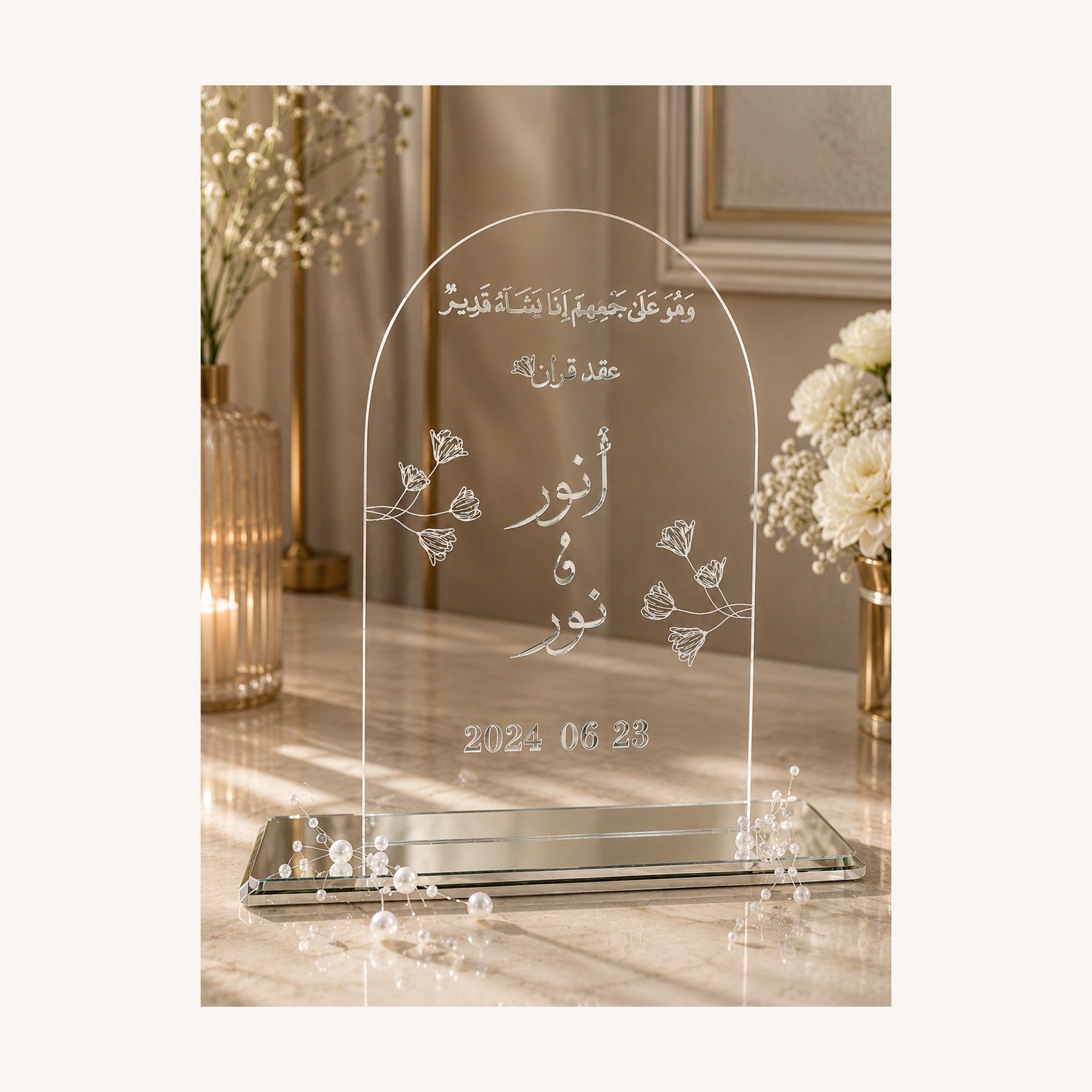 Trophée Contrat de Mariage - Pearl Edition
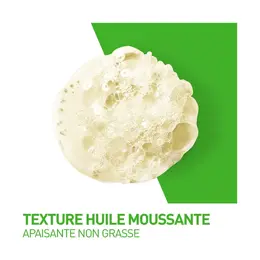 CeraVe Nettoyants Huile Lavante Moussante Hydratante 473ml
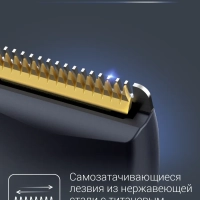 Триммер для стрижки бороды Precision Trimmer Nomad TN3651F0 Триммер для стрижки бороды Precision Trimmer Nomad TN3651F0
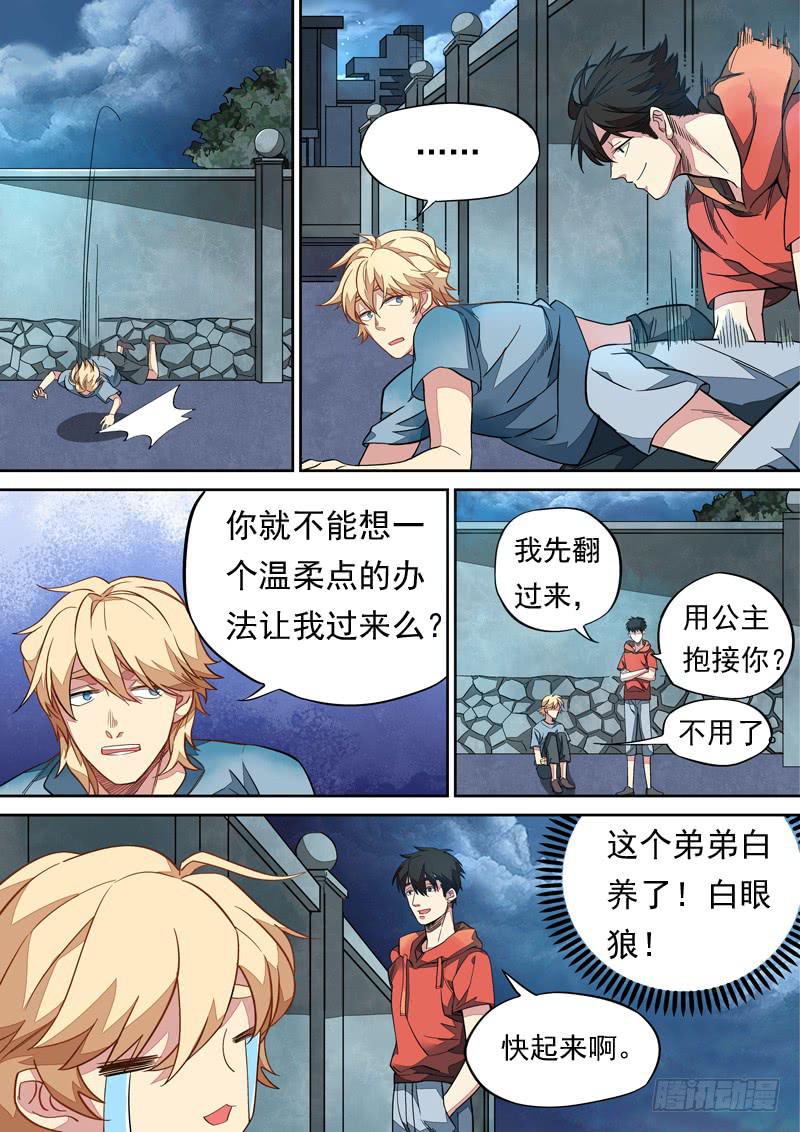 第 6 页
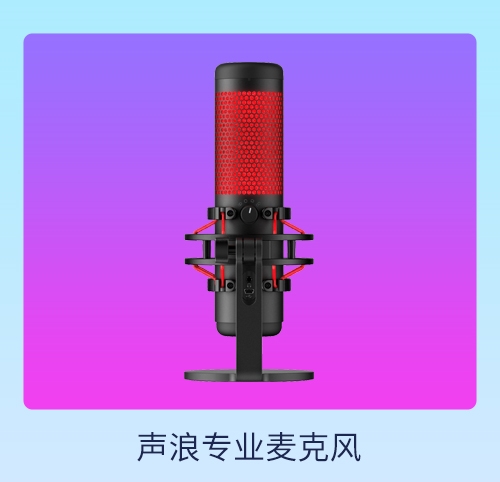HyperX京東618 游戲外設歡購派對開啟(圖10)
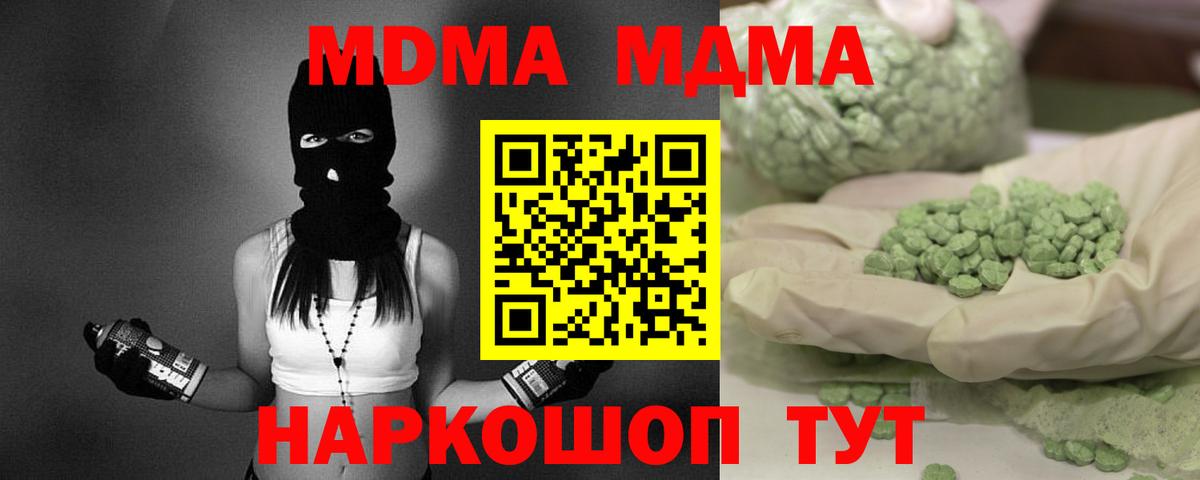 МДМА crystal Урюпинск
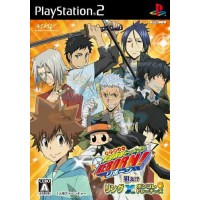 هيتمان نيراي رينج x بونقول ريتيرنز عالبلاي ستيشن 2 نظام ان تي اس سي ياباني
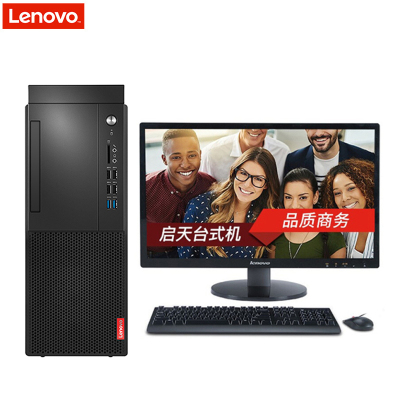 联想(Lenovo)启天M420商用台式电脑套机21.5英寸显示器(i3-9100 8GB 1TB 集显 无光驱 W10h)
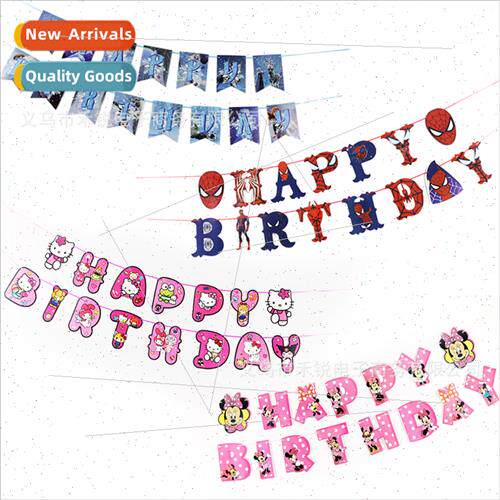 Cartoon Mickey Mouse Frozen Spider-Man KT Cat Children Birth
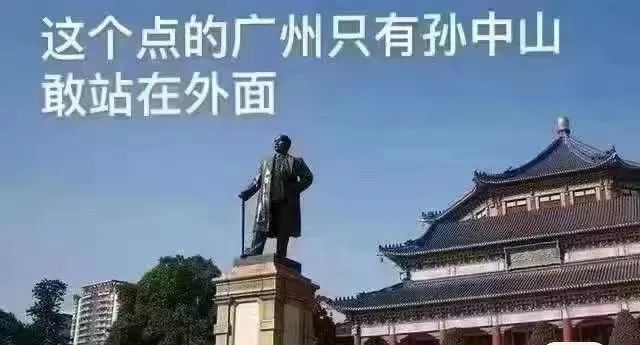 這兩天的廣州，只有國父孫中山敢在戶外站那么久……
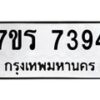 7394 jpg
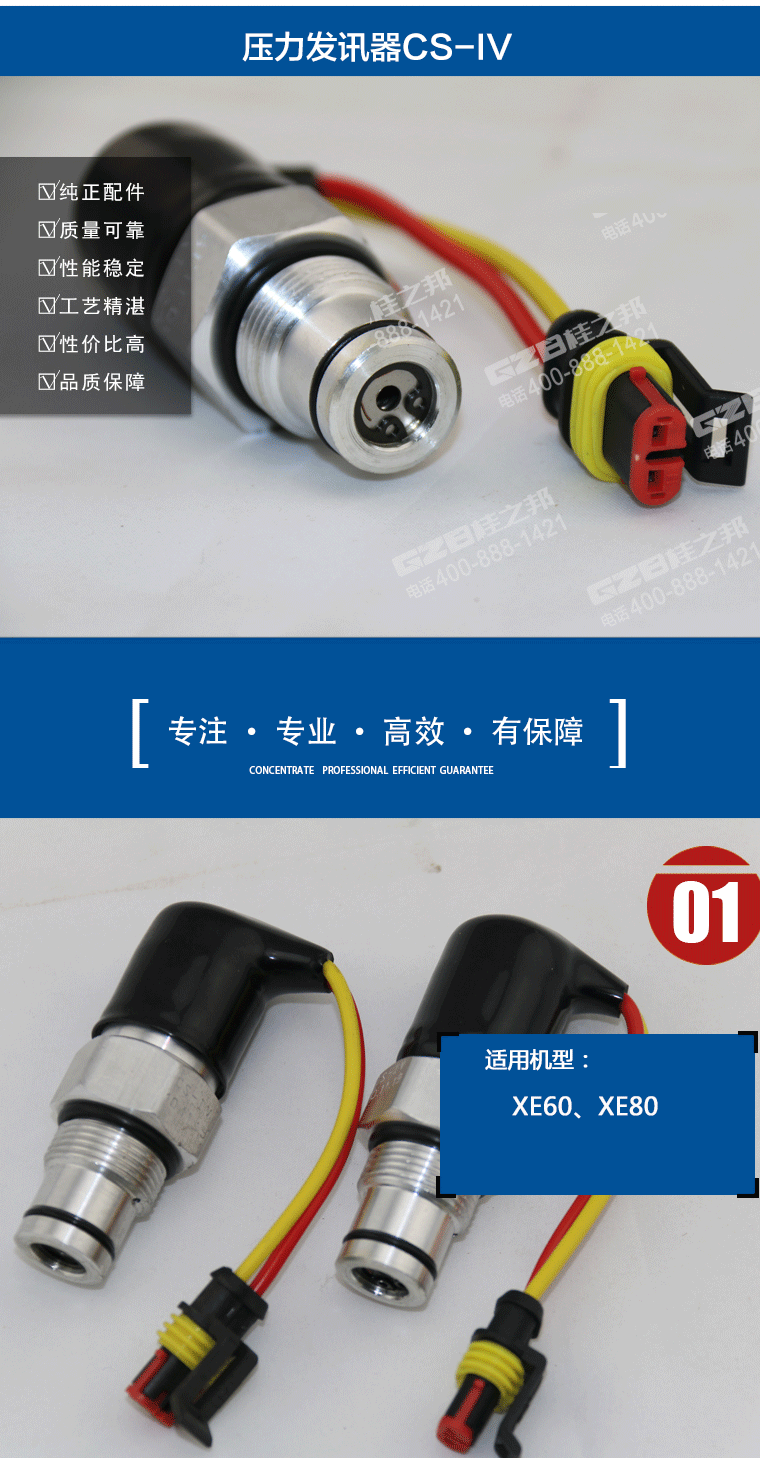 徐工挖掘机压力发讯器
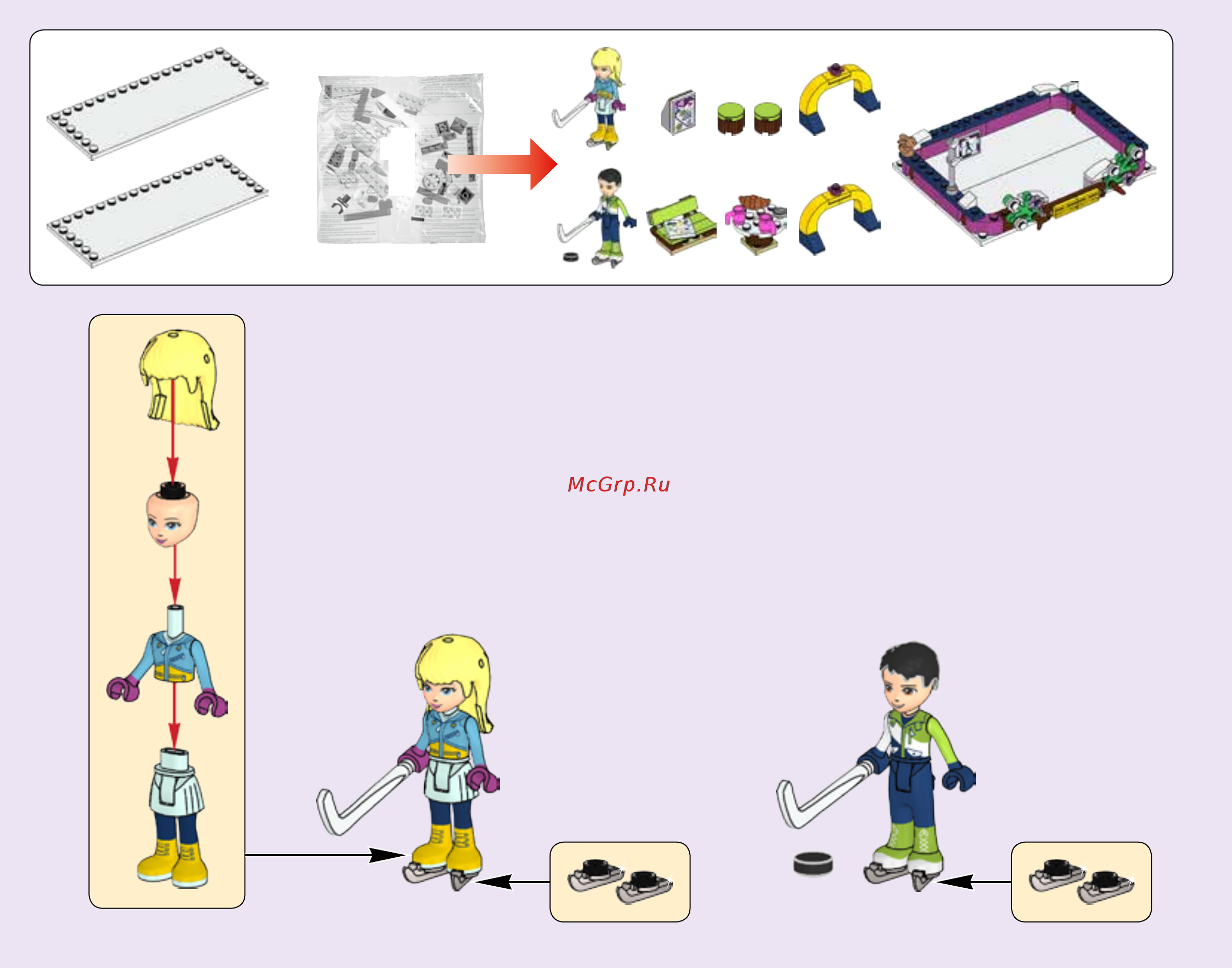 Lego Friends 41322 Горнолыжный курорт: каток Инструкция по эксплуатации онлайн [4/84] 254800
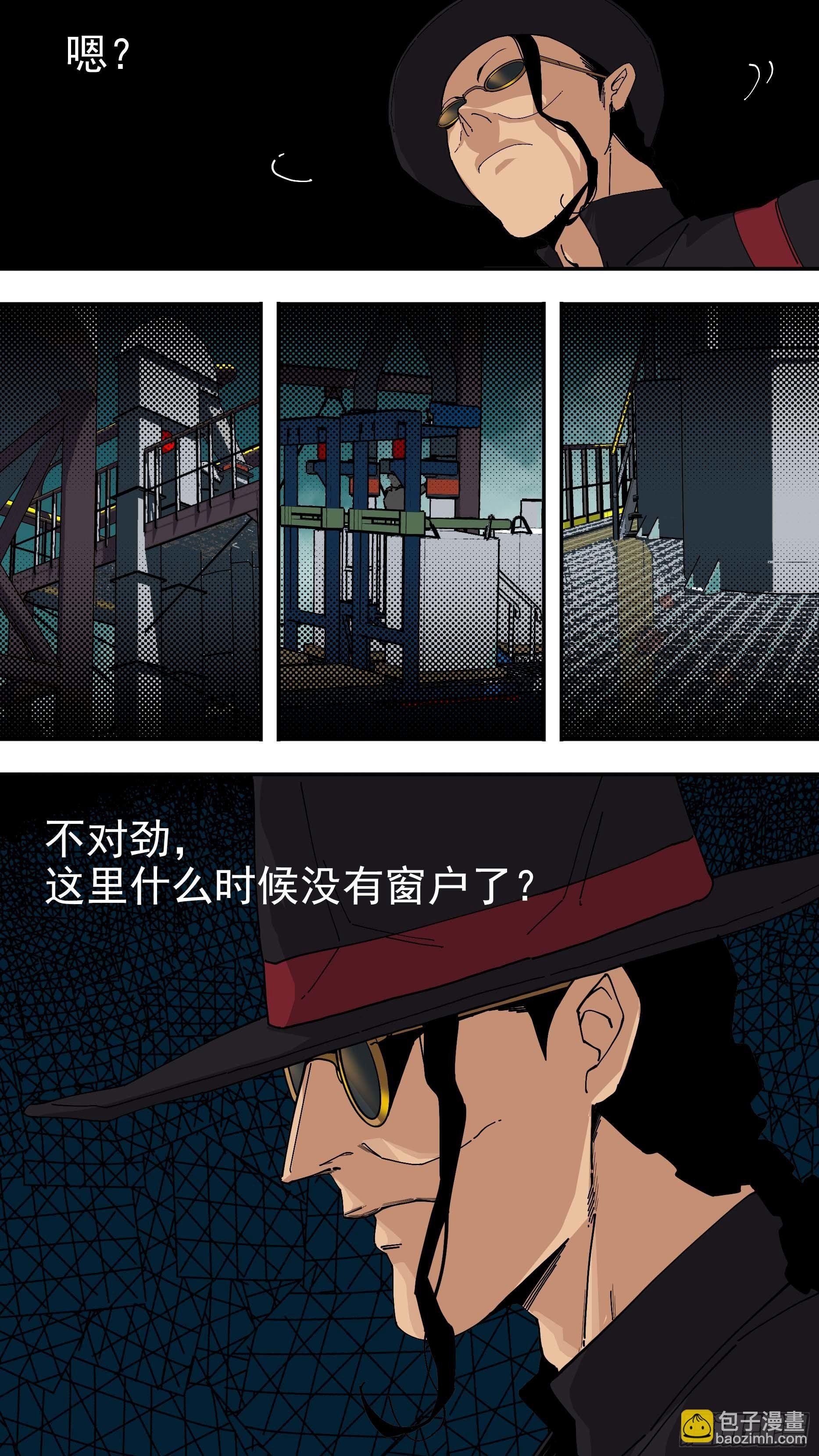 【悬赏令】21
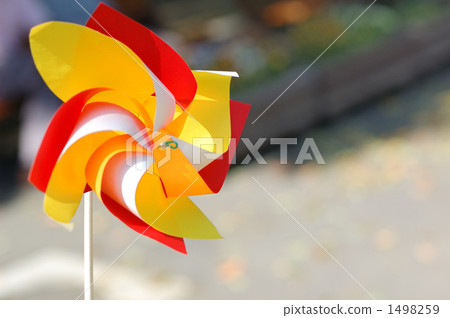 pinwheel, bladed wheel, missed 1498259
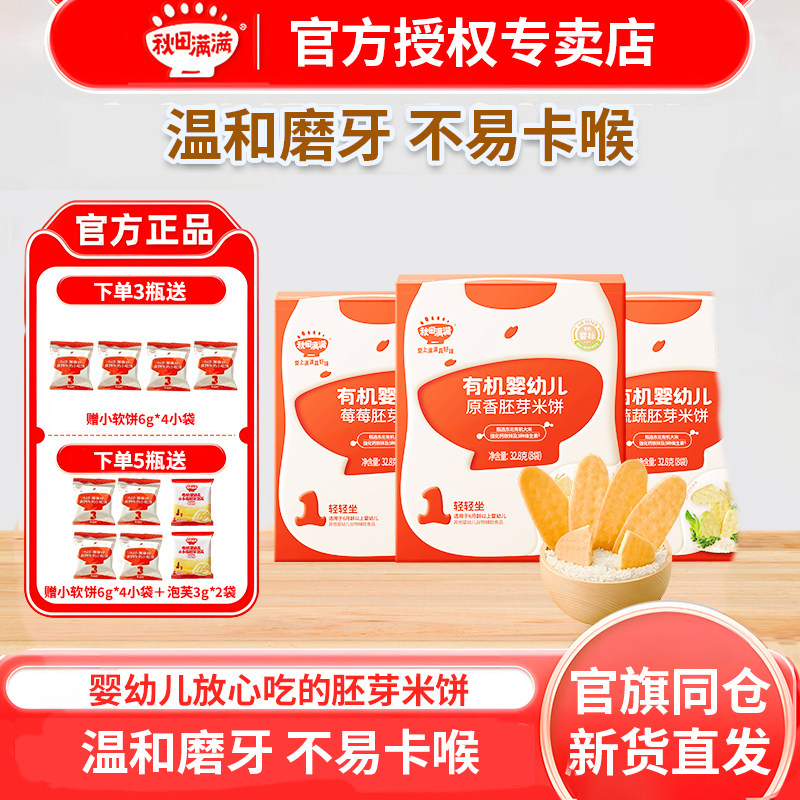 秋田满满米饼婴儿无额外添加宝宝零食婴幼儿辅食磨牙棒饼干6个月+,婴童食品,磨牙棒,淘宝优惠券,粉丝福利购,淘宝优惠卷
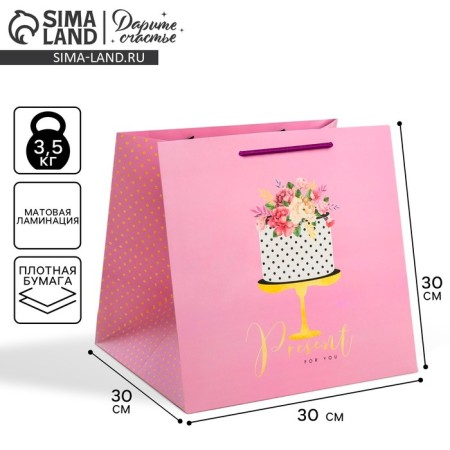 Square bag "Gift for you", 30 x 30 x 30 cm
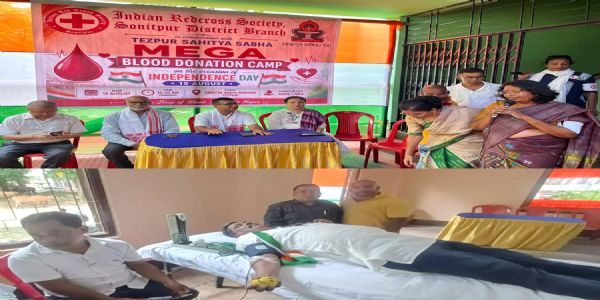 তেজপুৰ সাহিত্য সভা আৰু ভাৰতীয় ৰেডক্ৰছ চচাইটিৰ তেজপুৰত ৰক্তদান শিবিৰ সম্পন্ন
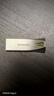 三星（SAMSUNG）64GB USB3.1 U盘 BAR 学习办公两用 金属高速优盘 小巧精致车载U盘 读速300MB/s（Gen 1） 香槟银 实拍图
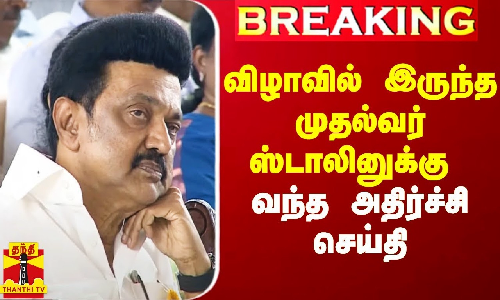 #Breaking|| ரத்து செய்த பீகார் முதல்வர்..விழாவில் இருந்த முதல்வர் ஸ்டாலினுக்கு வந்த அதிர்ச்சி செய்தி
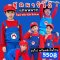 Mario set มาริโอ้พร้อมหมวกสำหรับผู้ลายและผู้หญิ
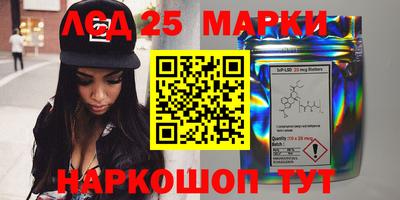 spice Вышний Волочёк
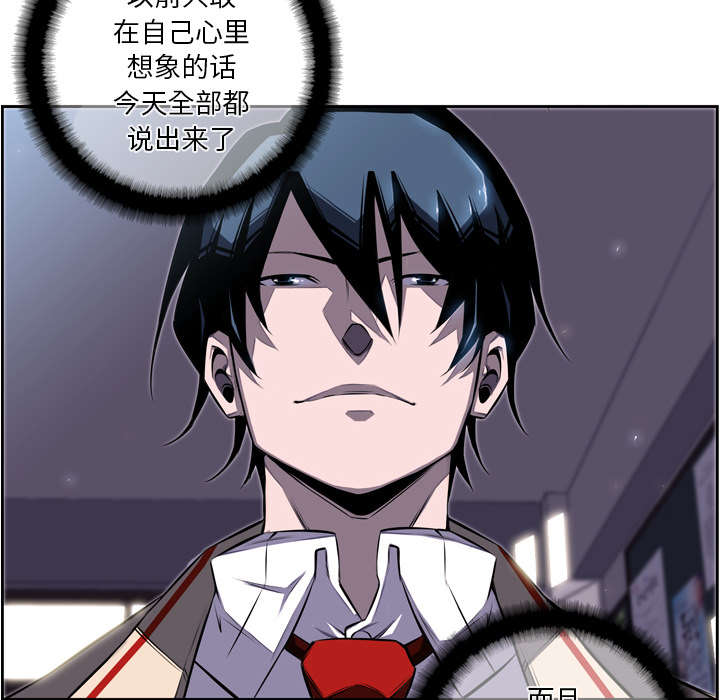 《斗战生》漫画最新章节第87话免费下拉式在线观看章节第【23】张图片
• • • • • • •
Output, exactly and without pictures, the lines above that run from the one containing "МДМА crystal Урюпинск" through the last line of the entries, inclusive.

 МДМА crystal Урюпинск
 هيتمان نيراي رينج x بونقول ريتيرنز عالبلاي ستيشن 2 نظام ان تي اس سي ياباني
 联想(Lenovo)启天M420商用台式电脑套机21.5英寸显示器(i3-9100 8GB 1TB 集显 无光驱 W10h)
 Cartoon Mickey Mouse Frozen Spider-Man KT Cat Children Birth
 這兩天的廣州，只有國父孫中山敢在戶外站那么久……
 7394 jpg
 徐工挖掘机压力发讯器
 Lego Friends 41322 Горнолыжный курорт: каток Инструкция по эксплуатации онлайн [4/84] 254800
 【悬赏令】21
 pinwheel, bladed wheel, missed 1498259
 秋田满满米饼婴儿无额外添加宝宝零食婴幼儿辅食磨牙棒饼干6个月+,婴童食品,磨牙棒,淘宝优惠券,粉丝福利购,淘宝优惠卷
 Square bag "Gift for you", 30 x 30 x 30 cm
 তেজপুৰ সাহিত্য সভা আৰু ভাৰতীয় ৰেডক্ৰছ চচাইটিৰ তেজপুৰত ৰক্তদান শিবিৰ সম্পন্ন
 三星（SAMSUNG）64GB USB3.1 U盘 BAR 学习办公两用 金属高速优盘 小巧精致车载U盘 读速300MB/s（Gen 1） 香槟银 实拍图
 #Breaking|| ரத்து செய்த பீகார் முதல்வர்..விழாவில் இருந்த முதல்வர் ஸ்டாலினுக்கு வந்த அதிர்ச்சி செய்தி
 Mario set มาริโอ้พร้อมหมวกสำหรับผู้ลายและผู้หญิ
 spice Вышний Волочёк
 《斗战生》漫画最新章节第87话免费下拉式在线观看章节第【23】张图片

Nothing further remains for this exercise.